» Study text
....................

Roy Masters from 'The Secret Power of Words'
It has been the emotional response to challenge that has caused our internal strife, and our vain attempts to deal with the ensuing problems with force, impatience and anger which have caused still greater confusion.
We must realize that the old emotional responses could never have been possible were we always inclined toward bringing forth what was fair for each moment.
Instead, we were preoccupied with personal ambition and glory— too busy worrying, making money, being a success—needing love and emotion to bring about our heart’s desire and to adjust our failing image, projecting our problems upon others to minimize their presence in us.
Emotional non-response to pressures has great spiritual significance. Non-response is a response, but not to the cunning pressure.
Patient non-response cancels out the effect of conditioning. When we are turned on from within, we are turned off from the programming of the world.
Conditioned reflex has made us more and more mechanical and led us away from reason and independence. Patience (non-response) will starve our egocentric will by depriving it of the daily-dose nourishment of emotionality that has promoted its growth.
One by one, our sins will emerge from the body as babble thoughts, to be observed and resolved in the light of understanding.
The lessening of ego need (desire for power, wealth and glory) strips temptation of its power. The non-response to things is synonymous with response (change, unfolding and development) to the true source of life.
It opens up a whole new inexpressible world of psychology. Each time we are patient we starve the roots of the old way.
When the emotional roots wither, negative thought patterns lose their power to obscure or stand in the light of reason.

....................

» Work instructions
1. Return, word for word, the part of the passage on emotional non-response that opens with the words containing "The lessening of" and closes with "source of life.".
2. Carry the passage on emotional non-response further, starting right after its last sentence.

» Dataset content
....................

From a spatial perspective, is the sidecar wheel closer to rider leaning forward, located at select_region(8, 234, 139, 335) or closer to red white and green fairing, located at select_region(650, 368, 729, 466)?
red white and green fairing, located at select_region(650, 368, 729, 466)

....................

» Answers to each task
1.
The lessening of ego need (desire for power, wealth and glory) strips temptation of its power. The non-response to things is synonymous with response (change, unfolding and development) to the true source of life.

2.
"Let patience make every work perfect"
So our minds are remolded from within. We grow out of a different order. Count it a joy when you now meet pressure and temptation. Without upsetting conditions, we have nothing on which to practice our new way. The trying of our insight works patience.
Let patience make every work perfect. The claim to virtue is in the face of temptation, without which we would be obliged to remain a temptation ourselves.
So you see, even the bad will work to our ultimate good, if our desire is toward that good and we prove it by denying temptation.
Withdrawing from experience (to save face) is a foolish mistake, for by withdrawing (saving ourselves) we elude the gift of salvation.
Observing what we have become, without hiding, excusing or being angry with it—feeling our utter helplessness— refines into the pain called repentance, which brings a reply of new growth.
Step by step, pain turns to joy, defeat to victory, despair to hope. This helplessness (not hopelessness) and pain, humility, stresses the Spirit to compassion and provides a remedy that will strengthen your wonder (faith).
Without meditation, you cannot live with your problems. Neither can you live without them.